A good day for writers! Today is the birthday of John Steinbeck (1902-1968). Ever since high school The Grapes of Wrath has been one of my favorite books (and also one of my favorite movies). It’s not a perfect work of literature, by any stretch, but I’ve always related this Depression era saga of displaced Oklahoma farm families to my father’s family’s ordeal as Tennessee sharecroppers. And as the Okies went west in search of a better life, my father’s family joined the Great Migration and came north.

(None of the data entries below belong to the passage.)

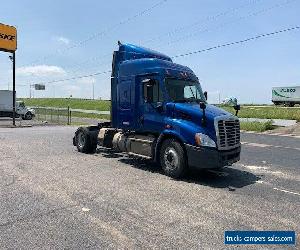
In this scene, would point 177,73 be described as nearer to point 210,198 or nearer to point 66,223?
point 210,198

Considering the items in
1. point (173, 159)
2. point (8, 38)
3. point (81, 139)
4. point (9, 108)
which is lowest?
point (173, 159)

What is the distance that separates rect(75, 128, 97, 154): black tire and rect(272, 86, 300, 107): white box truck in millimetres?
61863

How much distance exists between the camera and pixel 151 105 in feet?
34.8

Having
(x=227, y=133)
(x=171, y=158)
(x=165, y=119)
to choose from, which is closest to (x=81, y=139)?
(x=165, y=119)

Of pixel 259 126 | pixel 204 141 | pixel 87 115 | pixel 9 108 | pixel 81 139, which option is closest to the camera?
pixel 204 141

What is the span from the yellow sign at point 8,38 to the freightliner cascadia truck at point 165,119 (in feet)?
83.1

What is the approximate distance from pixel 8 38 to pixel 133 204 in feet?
105

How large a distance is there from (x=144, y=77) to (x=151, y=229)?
6.08 meters

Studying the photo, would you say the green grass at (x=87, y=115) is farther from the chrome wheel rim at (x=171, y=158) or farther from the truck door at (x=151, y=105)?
the chrome wheel rim at (x=171, y=158)

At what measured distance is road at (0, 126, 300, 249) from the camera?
17.5 ft

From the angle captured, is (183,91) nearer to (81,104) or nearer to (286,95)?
(286,95)

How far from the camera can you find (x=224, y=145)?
30.4ft

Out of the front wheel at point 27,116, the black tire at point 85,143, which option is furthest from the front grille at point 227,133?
the front wheel at point 27,116

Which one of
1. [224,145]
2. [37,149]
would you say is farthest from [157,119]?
[37,149]
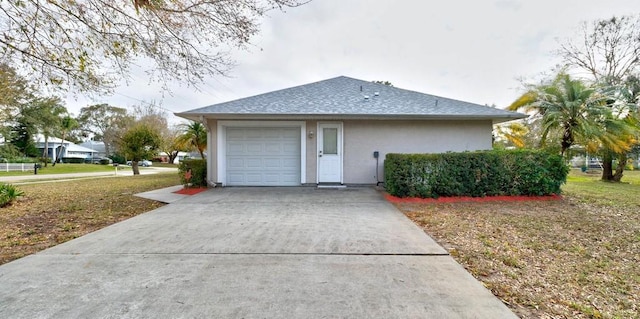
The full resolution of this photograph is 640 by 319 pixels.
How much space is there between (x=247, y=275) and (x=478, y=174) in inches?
257

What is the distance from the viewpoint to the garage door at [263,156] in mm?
9453

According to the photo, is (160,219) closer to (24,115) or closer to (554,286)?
(554,286)

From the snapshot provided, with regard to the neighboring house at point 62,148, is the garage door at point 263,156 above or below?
below

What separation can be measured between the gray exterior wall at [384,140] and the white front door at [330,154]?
17cm

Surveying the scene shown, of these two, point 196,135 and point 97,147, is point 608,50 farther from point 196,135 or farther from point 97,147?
point 97,147

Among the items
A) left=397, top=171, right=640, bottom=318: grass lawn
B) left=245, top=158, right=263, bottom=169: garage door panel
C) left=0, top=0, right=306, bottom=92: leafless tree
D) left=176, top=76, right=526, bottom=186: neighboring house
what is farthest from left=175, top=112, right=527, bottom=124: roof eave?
left=397, top=171, right=640, bottom=318: grass lawn

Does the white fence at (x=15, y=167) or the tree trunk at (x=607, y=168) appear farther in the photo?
the white fence at (x=15, y=167)

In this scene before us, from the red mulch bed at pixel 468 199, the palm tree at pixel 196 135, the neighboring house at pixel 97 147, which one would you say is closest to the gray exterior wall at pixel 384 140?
the red mulch bed at pixel 468 199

My mind’s eye pictures the family squeezed into a similar rusty old open-air Tin Lizzie, stuffed with wool blankets, wash tubs, a ration of soda crackers — and far too many humans to be safe on the highway — and I don’t imagine I’m far off the mark.
God, I love this scene in John Ford’s movie version (adapted by Nunnaly Johnson). I couldnt find an online clip. But here’s a transcription. Tom Joad’s little monologue feels Shakespearean to me. Shot in the shadows, Joad seems one part Jesus and one part something scary, threatening and ominous. Don’t get me wrong: I don’t for a second go in for socialism, or the government’s use of force to redistribute wealth. What I like, towards the bottom, is Tom’s use of the personal pronoun “I” — his personal resolve to right the wrongs he describes. The Whitmanesque idea of the individual as a manifestation of the collective soul (or as Emerson termed it, the Over-Soul) is what it’s about.

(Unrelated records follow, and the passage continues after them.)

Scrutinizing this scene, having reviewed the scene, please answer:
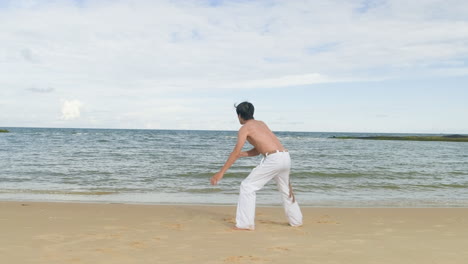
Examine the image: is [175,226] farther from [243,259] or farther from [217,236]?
[243,259]

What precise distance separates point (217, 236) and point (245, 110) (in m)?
1.80

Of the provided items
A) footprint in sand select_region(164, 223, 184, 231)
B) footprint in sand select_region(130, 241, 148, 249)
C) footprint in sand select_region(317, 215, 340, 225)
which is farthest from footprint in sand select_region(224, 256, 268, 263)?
footprint in sand select_region(317, 215, 340, 225)

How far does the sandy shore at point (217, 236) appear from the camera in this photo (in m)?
4.70

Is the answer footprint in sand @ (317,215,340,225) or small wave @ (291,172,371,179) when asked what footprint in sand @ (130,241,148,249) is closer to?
footprint in sand @ (317,215,340,225)

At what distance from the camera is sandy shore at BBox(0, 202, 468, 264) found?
15.4ft

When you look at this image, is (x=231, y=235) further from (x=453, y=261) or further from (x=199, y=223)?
(x=453, y=261)

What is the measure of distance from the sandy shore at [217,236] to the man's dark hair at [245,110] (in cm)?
165

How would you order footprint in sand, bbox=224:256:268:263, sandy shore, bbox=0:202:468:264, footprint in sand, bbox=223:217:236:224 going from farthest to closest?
footprint in sand, bbox=223:217:236:224
sandy shore, bbox=0:202:468:264
footprint in sand, bbox=224:256:268:263

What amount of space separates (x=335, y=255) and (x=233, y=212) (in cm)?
366

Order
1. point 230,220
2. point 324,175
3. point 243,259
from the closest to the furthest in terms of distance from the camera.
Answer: point 243,259 < point 230,220 < point 324,175

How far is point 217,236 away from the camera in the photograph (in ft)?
19.1

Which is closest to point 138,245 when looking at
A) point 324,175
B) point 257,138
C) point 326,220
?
point 257,138

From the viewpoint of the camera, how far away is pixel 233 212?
8297 millimetres

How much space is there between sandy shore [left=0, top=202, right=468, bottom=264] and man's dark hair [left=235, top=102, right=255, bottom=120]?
1.65 metres
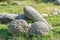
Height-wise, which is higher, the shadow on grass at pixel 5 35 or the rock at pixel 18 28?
the rock at pixel 18 28

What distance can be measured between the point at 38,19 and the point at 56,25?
0.74 metres

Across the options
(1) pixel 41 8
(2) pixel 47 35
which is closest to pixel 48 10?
(1) pixel 41 8

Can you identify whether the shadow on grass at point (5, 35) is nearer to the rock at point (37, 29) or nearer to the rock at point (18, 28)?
the rock at point (18, 28)

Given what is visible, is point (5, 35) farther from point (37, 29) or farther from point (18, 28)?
point (37, 29)

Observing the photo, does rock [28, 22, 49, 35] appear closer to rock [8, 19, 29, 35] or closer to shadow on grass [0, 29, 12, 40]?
rock [8, 19, 29, 35]

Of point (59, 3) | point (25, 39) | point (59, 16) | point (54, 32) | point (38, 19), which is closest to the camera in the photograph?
point (25, 39)

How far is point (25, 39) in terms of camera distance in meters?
6.15

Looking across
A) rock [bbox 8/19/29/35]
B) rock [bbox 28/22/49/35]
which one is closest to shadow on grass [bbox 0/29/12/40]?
rock [bbox 8/19/29/35]

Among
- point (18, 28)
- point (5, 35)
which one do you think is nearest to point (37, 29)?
point (18, 28)

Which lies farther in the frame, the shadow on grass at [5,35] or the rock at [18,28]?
the shadow on grass at [5,35]

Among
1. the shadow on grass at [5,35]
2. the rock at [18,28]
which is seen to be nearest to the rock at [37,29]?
the rock at [18,28]

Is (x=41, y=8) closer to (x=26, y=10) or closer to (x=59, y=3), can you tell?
(x=59, y=3)

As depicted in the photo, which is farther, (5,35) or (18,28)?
(5,35)

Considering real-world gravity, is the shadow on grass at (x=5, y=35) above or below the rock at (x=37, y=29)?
below
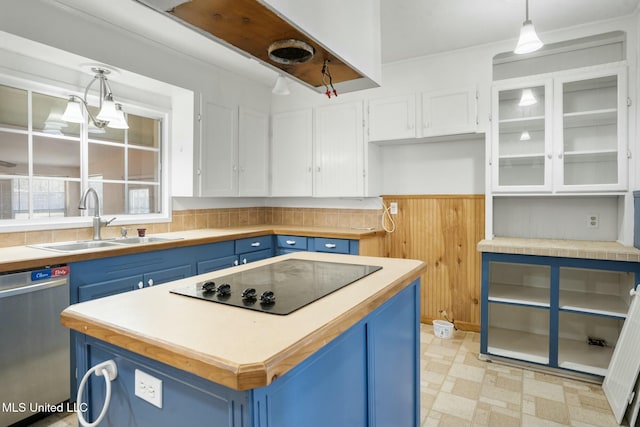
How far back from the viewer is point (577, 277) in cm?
287

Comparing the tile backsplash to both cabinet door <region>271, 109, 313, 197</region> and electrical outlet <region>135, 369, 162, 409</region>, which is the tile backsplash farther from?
electrical outlet <region>135, 369, 162, 409</region>

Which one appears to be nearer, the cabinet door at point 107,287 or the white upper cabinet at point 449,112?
the cabinet door at point 107,287

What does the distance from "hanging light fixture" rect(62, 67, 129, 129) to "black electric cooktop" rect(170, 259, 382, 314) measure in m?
Answer: 1.81

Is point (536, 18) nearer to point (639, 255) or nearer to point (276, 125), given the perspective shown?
point (639, 255)

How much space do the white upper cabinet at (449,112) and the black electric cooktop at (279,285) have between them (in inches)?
76.7

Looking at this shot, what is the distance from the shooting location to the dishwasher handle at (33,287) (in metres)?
1.83

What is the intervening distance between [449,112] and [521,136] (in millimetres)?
619

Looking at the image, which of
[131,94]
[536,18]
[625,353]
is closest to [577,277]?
[625,353]

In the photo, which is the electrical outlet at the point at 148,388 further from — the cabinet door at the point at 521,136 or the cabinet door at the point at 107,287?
the cabinet door at the point at 521,136

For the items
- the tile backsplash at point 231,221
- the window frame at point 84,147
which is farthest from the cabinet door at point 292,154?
the window frame at point 84,147

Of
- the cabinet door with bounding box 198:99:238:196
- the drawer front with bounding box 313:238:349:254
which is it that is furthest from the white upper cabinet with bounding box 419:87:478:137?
the cabinet door with bounding box 198:99:238:196

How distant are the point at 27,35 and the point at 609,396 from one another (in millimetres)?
4150

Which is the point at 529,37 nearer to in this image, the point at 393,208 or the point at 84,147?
the point at 393,208

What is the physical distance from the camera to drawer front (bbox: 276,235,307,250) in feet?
11.8
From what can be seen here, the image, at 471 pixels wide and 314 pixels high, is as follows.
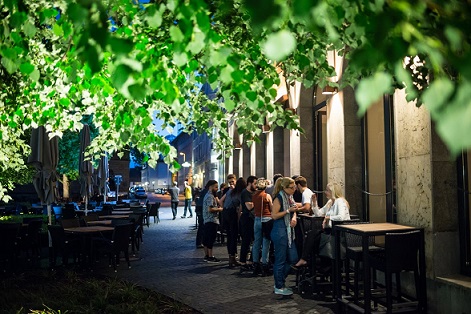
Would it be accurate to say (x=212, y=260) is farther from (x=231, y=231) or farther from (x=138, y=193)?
(x=138, y=193)

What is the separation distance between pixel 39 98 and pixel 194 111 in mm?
1803

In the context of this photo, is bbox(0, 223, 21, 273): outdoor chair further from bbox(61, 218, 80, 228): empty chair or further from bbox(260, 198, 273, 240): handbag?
bbox(260, 198, 273, 240): handbag

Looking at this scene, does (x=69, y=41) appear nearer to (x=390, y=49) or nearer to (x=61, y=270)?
(x=390, y=49)

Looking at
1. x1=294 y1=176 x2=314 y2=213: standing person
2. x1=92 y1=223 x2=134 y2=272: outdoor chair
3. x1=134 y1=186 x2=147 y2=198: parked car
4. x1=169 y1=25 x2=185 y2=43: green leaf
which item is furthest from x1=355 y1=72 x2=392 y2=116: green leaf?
x1=134 y1=186 x2=147 y2=198: parked car

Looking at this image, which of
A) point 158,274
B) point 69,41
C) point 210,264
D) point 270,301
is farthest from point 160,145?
point 210,264

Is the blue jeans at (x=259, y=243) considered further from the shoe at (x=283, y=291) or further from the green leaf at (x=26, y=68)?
the green leaf at (x=26, y=68)

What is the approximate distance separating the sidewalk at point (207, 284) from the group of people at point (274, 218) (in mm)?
363

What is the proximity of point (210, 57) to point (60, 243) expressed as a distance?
8.30 m

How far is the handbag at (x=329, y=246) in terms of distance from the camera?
713 cm

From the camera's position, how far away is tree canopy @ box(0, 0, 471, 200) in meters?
A: 1.70

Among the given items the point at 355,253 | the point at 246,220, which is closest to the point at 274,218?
the point at 355,253

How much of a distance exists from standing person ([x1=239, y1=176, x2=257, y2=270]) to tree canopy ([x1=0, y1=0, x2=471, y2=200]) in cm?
332

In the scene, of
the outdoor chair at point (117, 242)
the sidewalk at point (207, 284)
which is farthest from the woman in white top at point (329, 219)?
the outdoor chair at point (117, 242)

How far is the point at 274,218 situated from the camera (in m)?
7.56
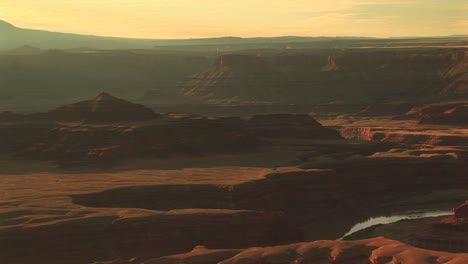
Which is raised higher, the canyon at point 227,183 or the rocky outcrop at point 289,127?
the rocky outcrop at point 289,127

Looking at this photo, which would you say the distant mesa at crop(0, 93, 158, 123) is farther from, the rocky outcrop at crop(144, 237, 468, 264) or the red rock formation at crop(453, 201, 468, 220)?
the rocky outcrop at crop(144, 237, 468, 264)

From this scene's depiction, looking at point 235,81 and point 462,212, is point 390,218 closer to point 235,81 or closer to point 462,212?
point 462,212

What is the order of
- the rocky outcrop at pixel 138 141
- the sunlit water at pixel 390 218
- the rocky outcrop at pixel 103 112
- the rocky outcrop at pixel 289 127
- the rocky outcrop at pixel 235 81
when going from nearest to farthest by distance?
1. the sunlit water at pixel 390 218
2. the rocky outcrop at pixel 138 141
3. the rocky outcrop at pixel 103 112
4. the rocky outcrop at pixel 289 127
5. the rocky outcrop at pixel 235 81

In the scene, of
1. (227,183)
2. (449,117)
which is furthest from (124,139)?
(449,117)

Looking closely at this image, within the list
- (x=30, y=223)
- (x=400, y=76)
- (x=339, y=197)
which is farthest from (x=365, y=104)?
(x=30, y=223)

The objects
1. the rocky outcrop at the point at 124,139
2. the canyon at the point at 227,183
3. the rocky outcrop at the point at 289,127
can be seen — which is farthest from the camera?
the rocky outcrop at the point at 289,127

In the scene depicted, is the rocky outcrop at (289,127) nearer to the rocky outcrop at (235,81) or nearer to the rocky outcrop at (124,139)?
the rocky outcrop at (124,139)

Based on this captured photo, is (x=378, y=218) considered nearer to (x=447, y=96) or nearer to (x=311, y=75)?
(x=447, y=96)

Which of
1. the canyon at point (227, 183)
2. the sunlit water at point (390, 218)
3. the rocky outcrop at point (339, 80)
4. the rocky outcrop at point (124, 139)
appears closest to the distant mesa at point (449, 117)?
the canyon at point (227, 183)

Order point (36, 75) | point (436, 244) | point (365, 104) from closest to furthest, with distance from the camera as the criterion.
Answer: point (436, 244)
point (365, 104)
point (36, 75)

Tom: I been thinking about us, too, about our people living like pigs and good rich land layin’ fallow. Or maybe one guy with a million acres and a hundred thousand farmers starvin’. And I been wonderin’ if all our folks got together and yelled…

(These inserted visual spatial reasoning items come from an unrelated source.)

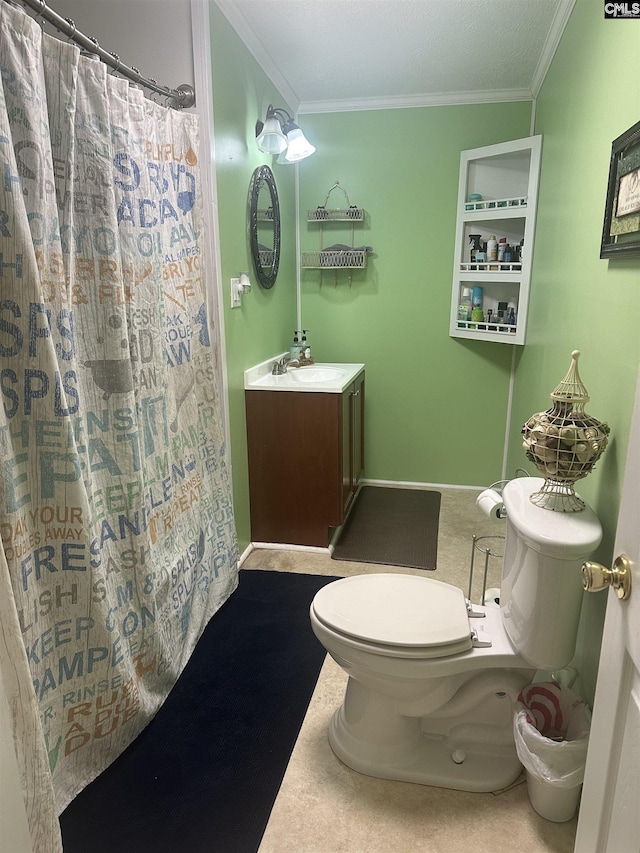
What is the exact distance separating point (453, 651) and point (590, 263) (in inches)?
48.2

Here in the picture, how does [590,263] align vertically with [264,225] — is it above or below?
below

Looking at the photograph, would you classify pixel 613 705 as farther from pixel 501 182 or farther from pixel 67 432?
pixel 501 182

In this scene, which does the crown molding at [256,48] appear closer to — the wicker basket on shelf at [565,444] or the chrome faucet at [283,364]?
the chrome faucet at [283,364]

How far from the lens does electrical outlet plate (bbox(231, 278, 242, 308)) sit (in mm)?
2531

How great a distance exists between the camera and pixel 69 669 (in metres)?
1.47

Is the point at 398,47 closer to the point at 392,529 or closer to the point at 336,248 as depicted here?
the point at 336,248

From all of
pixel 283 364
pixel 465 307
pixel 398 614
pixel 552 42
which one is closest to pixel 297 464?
pixel 283 364

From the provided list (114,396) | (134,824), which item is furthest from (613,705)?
(114,396)

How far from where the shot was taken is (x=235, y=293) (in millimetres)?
2557

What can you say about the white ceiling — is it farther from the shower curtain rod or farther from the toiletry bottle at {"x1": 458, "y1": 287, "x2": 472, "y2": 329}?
the toiletry bottle at {"x1": 458, "y1": 287, "x2": 472, "y2": 329}

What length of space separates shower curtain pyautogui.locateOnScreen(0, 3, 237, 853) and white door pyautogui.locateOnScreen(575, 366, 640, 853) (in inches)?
42.2

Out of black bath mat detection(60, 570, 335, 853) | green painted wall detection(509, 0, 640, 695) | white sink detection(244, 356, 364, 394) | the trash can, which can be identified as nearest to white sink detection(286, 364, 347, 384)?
white sink detection(244, 356, 364, 394)

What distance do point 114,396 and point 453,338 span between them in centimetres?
252

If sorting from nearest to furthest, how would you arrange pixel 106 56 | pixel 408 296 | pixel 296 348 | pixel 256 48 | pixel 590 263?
pixel 106 56, pixel 590 263, pixel 256 48, pixel 296 348, pixel 408 296
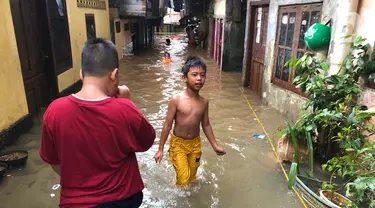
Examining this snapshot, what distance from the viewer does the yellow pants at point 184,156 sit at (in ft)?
10.3

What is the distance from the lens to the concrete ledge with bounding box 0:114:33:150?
4.40 meters

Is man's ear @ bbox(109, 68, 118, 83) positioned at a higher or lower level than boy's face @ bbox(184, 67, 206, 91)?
higher

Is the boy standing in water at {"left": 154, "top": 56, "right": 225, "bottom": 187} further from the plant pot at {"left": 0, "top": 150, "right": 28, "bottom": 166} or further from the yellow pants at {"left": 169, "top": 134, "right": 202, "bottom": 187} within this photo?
the plant pot at {"left": 0, "top": 150, "right": 28, "bottom": 166}

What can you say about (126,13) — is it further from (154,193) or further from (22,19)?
(154,193)

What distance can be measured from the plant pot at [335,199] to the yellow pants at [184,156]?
1454 mm

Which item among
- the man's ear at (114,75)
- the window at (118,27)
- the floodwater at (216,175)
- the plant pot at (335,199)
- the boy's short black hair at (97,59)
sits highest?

Ma: Oh, Tommy, they’d drag you out and cut you down just like they done to Casey.
Tom: They’d drag me anyways. Sooner or later they’d get me for one thing if not for another. Until then…
Ma: Tommy, you’re not aimin’ to kill nobody.
Tom: No, Ma, not that. That ain’t it. It’s just, well as long as I’m an outlaw anyways… maybe I can do somethin’… maybe I can just find out somethin’, just scrounge around and maybe find out what it is that’s wrong and see if they ain’t somethin’ that can be done about it. I ain’t thought it out all clear, Ma. I can’t. I don’t know enough.
Ma: How am I gonna know about ya, Tommy? Why they could kill ya and I’d never know. They could hurt ya. How am I gonna know?
Tom: Well, maybe it’s like Casy says. A fellow ain’t got a soul of his own, just little piece of a big soul, the one big soul that belongs to everybody, then…
Ma: Then what, Tom?
Tom: Then it don’t matter. I’ll be all around in the dark – I’ll be everywhere. Wherever you can look – wherever there’s a fight, so hungry people can eat, I’ll be there. Wherever there’s a cop beatin’ up a guy, I’ll be there. I’ll be in the way guys yell when they’re mad. I’ll be in the way kids laugh when they’re hungry and they know supper’s ready, and when the people are eatin’ the stuff they raise and livin’ in the houses they build – I’ll be there, too.
Ma: I don’t understand it, Tom.
Tom: Me, neither, Ma, but – just somethin’ I been thinkin’ about.